WHAT YOU WILL DO — A complete and exact copy of the data below is the task.

+++ MATERIAL PROVIDED

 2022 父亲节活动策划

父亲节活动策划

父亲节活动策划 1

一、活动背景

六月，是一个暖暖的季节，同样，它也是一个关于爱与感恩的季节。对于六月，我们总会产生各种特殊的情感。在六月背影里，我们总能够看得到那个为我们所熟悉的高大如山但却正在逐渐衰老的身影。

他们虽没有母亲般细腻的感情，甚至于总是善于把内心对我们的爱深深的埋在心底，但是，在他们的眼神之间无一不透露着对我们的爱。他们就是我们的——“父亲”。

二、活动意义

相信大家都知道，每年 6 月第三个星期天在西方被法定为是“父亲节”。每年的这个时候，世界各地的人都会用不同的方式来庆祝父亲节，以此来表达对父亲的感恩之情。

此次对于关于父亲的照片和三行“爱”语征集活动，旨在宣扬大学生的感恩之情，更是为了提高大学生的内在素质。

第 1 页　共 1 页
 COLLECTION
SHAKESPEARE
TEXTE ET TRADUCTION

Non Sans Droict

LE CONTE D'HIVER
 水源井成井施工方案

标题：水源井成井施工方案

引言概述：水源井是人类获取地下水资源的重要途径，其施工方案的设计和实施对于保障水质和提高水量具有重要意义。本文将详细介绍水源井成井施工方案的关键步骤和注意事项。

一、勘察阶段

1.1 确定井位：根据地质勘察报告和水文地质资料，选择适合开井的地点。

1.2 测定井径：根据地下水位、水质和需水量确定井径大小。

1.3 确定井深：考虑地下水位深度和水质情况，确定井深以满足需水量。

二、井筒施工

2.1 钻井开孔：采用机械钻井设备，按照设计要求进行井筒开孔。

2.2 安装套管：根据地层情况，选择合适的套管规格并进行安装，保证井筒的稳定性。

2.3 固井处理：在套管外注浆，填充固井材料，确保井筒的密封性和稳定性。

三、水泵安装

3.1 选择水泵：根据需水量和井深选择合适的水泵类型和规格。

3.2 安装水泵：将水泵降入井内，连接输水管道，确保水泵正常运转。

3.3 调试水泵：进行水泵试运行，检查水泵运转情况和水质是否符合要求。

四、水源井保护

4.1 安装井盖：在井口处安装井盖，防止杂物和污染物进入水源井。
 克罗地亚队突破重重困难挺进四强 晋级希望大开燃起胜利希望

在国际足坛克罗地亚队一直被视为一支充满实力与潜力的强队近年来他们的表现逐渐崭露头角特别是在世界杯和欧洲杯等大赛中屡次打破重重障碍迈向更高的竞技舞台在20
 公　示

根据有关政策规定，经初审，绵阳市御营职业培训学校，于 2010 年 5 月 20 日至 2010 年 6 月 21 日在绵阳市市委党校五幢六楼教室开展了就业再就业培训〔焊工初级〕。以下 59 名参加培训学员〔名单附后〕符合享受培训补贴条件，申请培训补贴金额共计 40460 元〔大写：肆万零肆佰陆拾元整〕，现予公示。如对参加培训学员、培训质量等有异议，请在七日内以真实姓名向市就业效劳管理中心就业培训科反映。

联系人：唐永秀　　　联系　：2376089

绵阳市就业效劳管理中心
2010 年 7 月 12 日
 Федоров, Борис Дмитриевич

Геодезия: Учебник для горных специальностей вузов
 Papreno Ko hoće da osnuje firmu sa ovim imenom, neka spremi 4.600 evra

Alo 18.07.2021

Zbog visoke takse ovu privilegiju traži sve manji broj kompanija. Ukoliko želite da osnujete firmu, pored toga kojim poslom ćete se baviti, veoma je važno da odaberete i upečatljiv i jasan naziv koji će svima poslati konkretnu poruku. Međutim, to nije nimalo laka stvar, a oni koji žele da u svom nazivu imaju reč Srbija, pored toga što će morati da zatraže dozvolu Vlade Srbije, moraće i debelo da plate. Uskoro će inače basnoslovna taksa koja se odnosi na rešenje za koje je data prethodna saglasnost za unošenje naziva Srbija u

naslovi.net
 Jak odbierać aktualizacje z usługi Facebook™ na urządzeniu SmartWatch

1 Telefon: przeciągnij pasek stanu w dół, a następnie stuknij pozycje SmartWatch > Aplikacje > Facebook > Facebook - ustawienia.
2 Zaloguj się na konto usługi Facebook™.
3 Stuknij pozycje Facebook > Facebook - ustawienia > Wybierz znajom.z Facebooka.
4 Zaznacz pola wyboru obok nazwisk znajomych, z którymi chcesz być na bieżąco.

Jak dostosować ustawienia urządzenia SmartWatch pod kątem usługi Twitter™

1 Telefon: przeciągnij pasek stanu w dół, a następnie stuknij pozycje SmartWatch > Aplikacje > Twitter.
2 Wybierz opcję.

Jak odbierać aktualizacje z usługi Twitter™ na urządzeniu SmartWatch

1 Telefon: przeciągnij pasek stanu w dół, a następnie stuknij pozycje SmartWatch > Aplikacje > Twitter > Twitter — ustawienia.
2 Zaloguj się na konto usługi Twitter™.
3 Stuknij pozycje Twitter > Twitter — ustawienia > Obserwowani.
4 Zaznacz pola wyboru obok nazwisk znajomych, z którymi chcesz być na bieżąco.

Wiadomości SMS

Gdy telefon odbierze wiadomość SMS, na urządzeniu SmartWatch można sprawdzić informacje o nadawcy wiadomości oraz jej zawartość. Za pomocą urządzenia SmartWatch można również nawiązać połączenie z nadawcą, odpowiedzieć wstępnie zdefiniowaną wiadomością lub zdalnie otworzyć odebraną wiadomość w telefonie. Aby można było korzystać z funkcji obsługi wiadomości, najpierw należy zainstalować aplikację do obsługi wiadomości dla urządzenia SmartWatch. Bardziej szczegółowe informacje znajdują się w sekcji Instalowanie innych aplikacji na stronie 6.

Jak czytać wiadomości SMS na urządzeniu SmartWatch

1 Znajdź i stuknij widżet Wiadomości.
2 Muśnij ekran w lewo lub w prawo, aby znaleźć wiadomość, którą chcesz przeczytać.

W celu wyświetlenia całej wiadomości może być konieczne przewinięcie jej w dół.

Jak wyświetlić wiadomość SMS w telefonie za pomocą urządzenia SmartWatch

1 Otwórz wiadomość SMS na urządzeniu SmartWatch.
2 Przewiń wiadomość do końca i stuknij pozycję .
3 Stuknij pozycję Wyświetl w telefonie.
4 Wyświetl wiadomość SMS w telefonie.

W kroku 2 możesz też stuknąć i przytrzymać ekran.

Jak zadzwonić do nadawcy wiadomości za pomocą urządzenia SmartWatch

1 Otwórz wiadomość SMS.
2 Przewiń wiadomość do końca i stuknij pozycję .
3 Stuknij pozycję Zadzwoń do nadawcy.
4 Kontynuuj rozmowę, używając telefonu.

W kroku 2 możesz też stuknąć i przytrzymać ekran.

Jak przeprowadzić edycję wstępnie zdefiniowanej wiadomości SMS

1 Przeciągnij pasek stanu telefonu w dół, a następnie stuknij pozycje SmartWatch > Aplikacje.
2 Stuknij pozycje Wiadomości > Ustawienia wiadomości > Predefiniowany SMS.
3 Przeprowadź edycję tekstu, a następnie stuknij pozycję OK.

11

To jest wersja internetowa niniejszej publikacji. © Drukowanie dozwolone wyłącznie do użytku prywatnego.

++++++

WRITTEN ANSWER —
 2022 父亲节活动策划

父亲节活动策划

父亲节活动策划 1

一、活动背景

六月，是一个暖暖的季节，同样，它也是一个关于爱与感恩的季节。对于六月，我们总会产生各种特殊的情感。在六月背影里，我们总能够看得到那个为我们所熟悉的高大如山但却正在逐渐衰老的身影。

他们虽没有母亲般细腻的感情，甚至于总是善于把内心对我们的爱深深的埋在心底，但是，在他们的眼神之间无一不透露着对我们的爱。他们就是我们的——“父亲”。

二、活动意义

相信大家都知道，每年 6 月第三个星期天在西方被法定为是“父亲节”。每年的这个时候，世界各地的人都会用不同的方式来庆祝父亲节，以此来表达对父亲的感恩之情。

此次对于关于父亲的照片和三行“爱”语征集活动，旨在宣扬大学生的感恩之情，更是为了提高大学生的内在素质。

第 1 页　共 1 页
 COLLECTION
SHAKESPEARE
TEXTE ET TRADUCTION

Non Sans Droict

LE CONTE D'HIVER
 水源井成井施工方案

标题：水源井成井施工方案

引言概述：水源井是人类获取地下水资源的重要途径，其施工方案的设计和实施对于保障水质和提高水量具有重要意义。本文将详细介绍水源井成井施工方案的关键步骤和注意事项。

一、勘察阶段

1.1 确定井位：根据地质勘察报告和水文地质资料，选择适合开井的地点。

1.2 测定井径：根据地下水位、水质和需水量确定井径大小。

1.3 确定井深：考虑地下水位深度和水质情况，确定井深以满足需水量。

二、井筒施工

2.1 钻井开孔：采用机械钻井设备，按照设计要求进行井筒开孔。

2.2 安装套管：根据地层情况，选择合适的套管规格并进行安装，保证井筒的稳定性。

2.3 固井处理：在套管外注浆，填充固井材料，确保井筒的密封性和稳定性。

三、水泵安装

3.1 选择水泵：根据需水量和井深选择合适的水泵类型和规格。

3.2 安装水泵：将水泵降入井内，连接输水管道，确保水泵正常运转。

3.3 调试水泵：进行水泵试运行，检查水泵运转情况和水质是否符合要求。

四、水源井保护

4.1 安装井盖：在井口处安装井盖，防止杂物和污染物进入水源井。
 克罗地亚队突破重重困难挺进四强 晋级希望大开燃起胜利希望

在国际足坛克罗地亚队一直被视为一支充满实力与潜力的强队近年来他们的表现逐渐崭露头角特别是在世界杯和欧洲杯等大赛中屡次打破重重障碍迈向更高的竞技舞台在20
 公　示

根据有关政策规定，经初审，绵阳市御营职业培训学校，于 2010 年 5 月 20 日至 2010 年 6 月 21 日在绵阳市市委党校五幢六楼教室开展了就业再就业培训〔焊工初级〕。以下 59 名参加培训学员〔名单附后〕符合享受培训补贴条件，申请培训补贴金额共计 40460 元〔大写：肆万零肆佰陆拾元整〕，现予公示。如对参加培训学员、培训质量等有异议，请在七日内以真实姓名向市就业效劳管理中心就业培训科反映。

联系人：唐永秀　　　联系　：2376089

绵阳市就业效劳管理中心
2010 年 7 月 12 日
 Федоров, Борис Дмитриевич

Геодезия: Учебник для горных специальностей вузов
 Papreno Ko hoće da osnuje firmu sa ovim imenom, neka spremi 4.600 evra

Alo 18.07.2021

Zbog visoke takse ovu privilegiju traži sve manji broj kompanija. Ukoliko želite da osnujete firmu, pored toga kojim poslom ćete se baviti, veoma je važno da odaberete i upečatljiv i jasan naziv koji će svima poslati konkretnu poruku. Međutim, to nije nimalo laka stvar, a oni koji žele da u svom nazivu imaju reč Srbija, pored toga što će morati da zatraže dozvolu Vlade Srbije, moraće i debelo da plate. Uskoro će inače basnoslovna taksa koja se odnosi na rešenje za koje je data prethodna saglasnost za unošenje naziva Srbija u

naslovi.net
 Jak odbierać aktualizacje z usługi Facebook™ na urządzeniu SmartWatch

1 Telefon: przeciągnij pasek stanu w dół, a następnie stuknij pozycje SmartWatch > Aplikacje > Facebook > Facebook - ustawienia.
2 Zaloguj się na konto usługi Facebook™.
3 Stuknij pozycje Facebook > Facebook - ustawienia > Wybierz znajom.z Facebooka.
4 Zaznacz pola wyboru obok nazwisk znajomych, z którymi chcesz być na bieżąco.

Jak dostosować ustawienia urządzenia SmartWatch pod kątem usługi Twitter™

1 Telefon: przeciągnij pasek stanu w dół, a następnie stuknij pozycje SmartWatch > Aplikacje > Twitter.
2 Wybierz opcję.

Jak odbierać aktualizacje z usługi Twitter™ na urządzeniu SmartWatch

1 Telefon: przeciągnij pasek stanu w dół, a następnie stuknij pozycje SmartWatch > Aplikacje > Twitter > Twitter — ustawienia.
2 Zaloguj się na konto usługi Twitter™.
3 Stuknij pozycje Twitter > Twitter — ustawienia > Obserwowani.
4 Zaznacz pola wyboru obok nazwisk znajomych, z którymi chcesz być na bieżąco.

Wiadomości SMS

Gdy telefon odbierze wiadomość SMS, na urządzeniu SmartWatch można sprawdzić informacje o nadawcy wiadomości oraz jej zawartość. Za pomocą urządzenia SmartWatch można również nawiązać połączenie z nadawcą, odpowiedzieć wstępnie zdefiniowaną wiadomością lub zdalnie otworzyć odebraną wiadomość w telefonie. Aby można było korzystać z funkcji obsługi wiadomości, najpierw należy zainstalować aplikację do obsługi wiadomości dla urządzenia SmartWatch. Bardziej szczegółowe informacje znajdują się w sekcji Instalowanie innych aplikacji na stronie 6.

Jak czytać wiadomości SMS na urządzeniu SmartWatch

1 Znajdź i stuknij widżet Wiadomości.
2 Muśnij ekran w lewo lub w prawo, aby znaleźć wiadomość, którą chcesz przeczytać.

W celu wyświetlenia całej wiadomości może być konieczne przewinięcie jej w dół.

Jak wyświetlić wiadomość SMS w telefonie za pomocą urządzenia SmartWatch

1 Otwórz wiadomość SMS na urządzeniu SmartWatch.
2 Przewiń wiadomość do końca i stuknij pozycję .
3 Stuknij pozycję Wyświetl w telefonie.
4 Wyświetl wiadomość SMS w telefonie.

W kroku 2 możesz też stuknąć i przytrzymać ekran.

Jak zadzwonić do nadawcy wiadomości za pomocą urządzenia SmartWatch

1 Otwórz wiadomość SMS.
2 Przewiń wiadomość do końca i stuknij pozycję .
3 Stuknij pozycję Zadzwoń do nadawcy.
4 Kontynuuj rozmowę, używając telefonu.

W kroku 2 możesz też stuknąć i przytrzymać ekran.

Jak przeprowadzić edycję wstępnie zdefiniowanej wiadomości SMS

1 Przeciągnij pasek stanu telefonu w dół, a następnie stuknij pozycje SmartWatch > Aplikacje.
2 Stuknij pozycje Wiadomości > Ustawienia wiadomości > Predefiniowany SMS.
3 Przeprowadź edycję tekstu, a następnie stuknij pozycję OK.

11

To jest wersja internetowa niniejszej publikacji. © Drukowanie dozwolone wyłącznie do użytku prywatnego.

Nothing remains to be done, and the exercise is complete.